Philately is a hobby that requires some money to pursue, and it is often an elder who initiates one into the fold. For Devesh it was his father. For Sumit Gupta, too, it was his father, and now the middle-aged man is introducing his six-year-old daughter to the wonders of a lost era.
On a December morning, Gupta has made his way to the National Philately Museum tucked away in a corner of the Dak Bhavan on Sansad Marg. He visits periodically to look around and picks up collectibles at the GPO. Today he is here to print a personalised sheet of postage stamps for his daughter under the government scheme “My Stamp”. Launched in 2011 by India Post, the scheme offers a chance to enthusiasts to have their thumbnail photo printed alongside a commemorative stamp, one sheet of which costs Rs 300.
An avid philatelist himself, to make the hunt for stamps exciting for his daughter, Gupta posts letters with stamps attached to his own address. “A while ago my family visited Singapore,” he shares. “There we bought a stamp and mailed a post card back home which took about 20-25 days to reach. It arrived after we returned, and my daughter was thrilled,” he says with infectious enthusiasm.
This way, he also avails of the special cancellations that accompany commemorative stamps. Indeed, philately does not end with possessing a variety of single stamps. Seasoned collectors outdo each other by vying for first day covers, special cancellations and miniature sheets. The latter are sheets on which the stamps were originally printed, with perforations around the actual stamp area. Gupta points to a miniature sheet depicting a scene from a Rajasthani village. Here, the torso of a woman clad in the traditional dress is what appears on the stamp but the margins and the rest of the sheet has additional printing which shows the swirl of her ghagra and bells on her feet.

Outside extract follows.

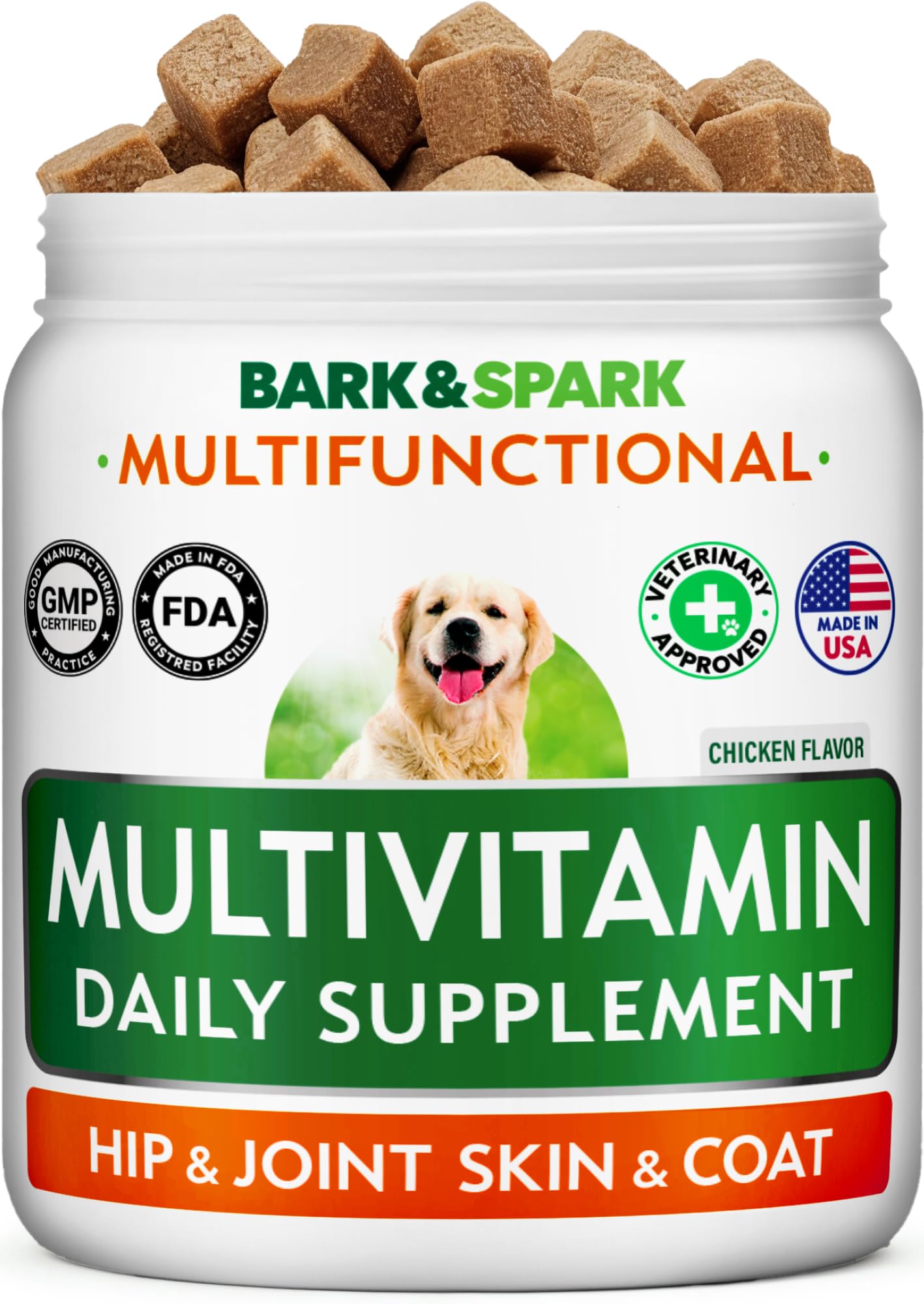 BARK&SPARK Dog Multivitamin Chews Glucosamine Chondroitin with Omega 3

As Gupta browses through the exhibits, waiting for the person in-charge of printing “My Stamps” to return from lunch break, he says the collection at the museum is hardly impressive. Samarth from Karnataka agrees. “It is disappointing,” he says. A businessman, he was in Udaipur for a few days to attend the Jainism Philately Club meet. Work brought him to Delhi where he stopped by the museum to look for missing pieces in his collection and, later, would round it off with a visit to the GPO to buy stamps.

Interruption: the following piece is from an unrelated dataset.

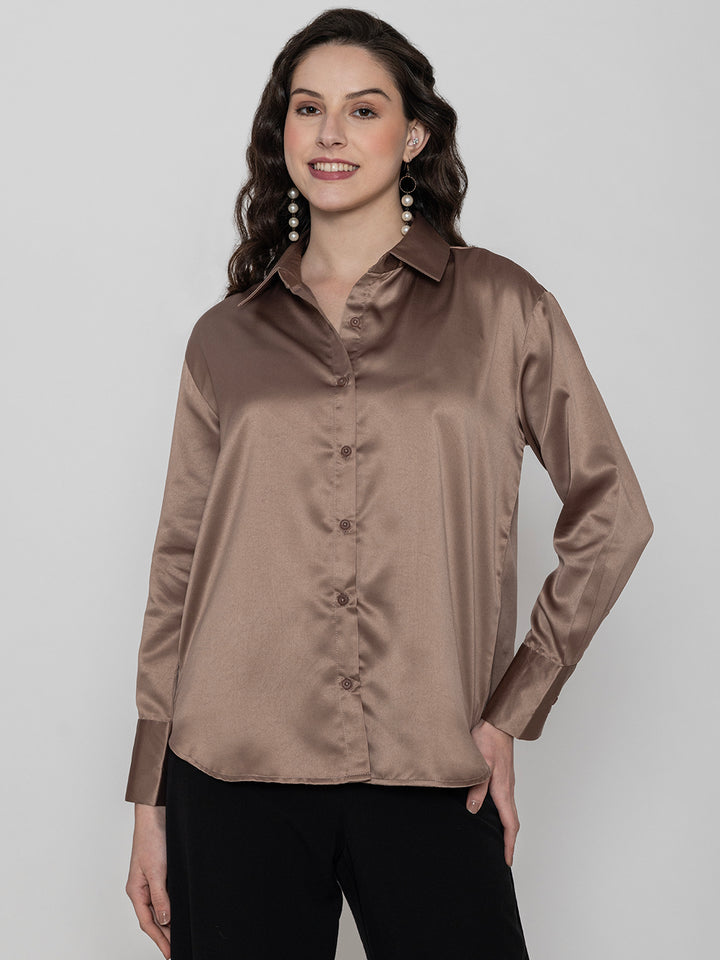 Beige Milano Satin Relaxed Fit Shirt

For a concentrated theme like Jainism, as Samarth pursues, stamps are rare because here, as in any other field, the supply and demand drives printing and prices. The popularity of the Hindi film industry, for instance, warrants a number of stamps issued to honour its veterans. In 2008, four lakh copies of stamps commemorating Madhubala were issued, which continue to rise in value as she remains one of the most popular actresses of all time, whose stamp is still sought after.
Moreover, the postal department prints in limited quantities, Devesh explains. At the end of a financial year, all GPOs pool their data and study how many new accounts were opened. They then send the report to the Postal Department which takes a call on the number of stamps to be printed the following year.

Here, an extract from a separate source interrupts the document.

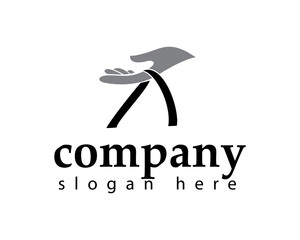 hand holding a ribbon with the initials a logo design template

But whether its numbers rise or fall, one thing is certain: stamps will steadily chronicle our story into the future, and generations will return to these fragments of history to witness the building of a world and learn about the people who helped build it.
And for those who are not looking solely for a crash course in History, they may be entertained by the gimmick items that are offered up once in a while: 3D stamps, stamps printed on record gramophone discs, or on a silk cloth and on sandalwood-scented paper. Philately has something for all ages and all interests.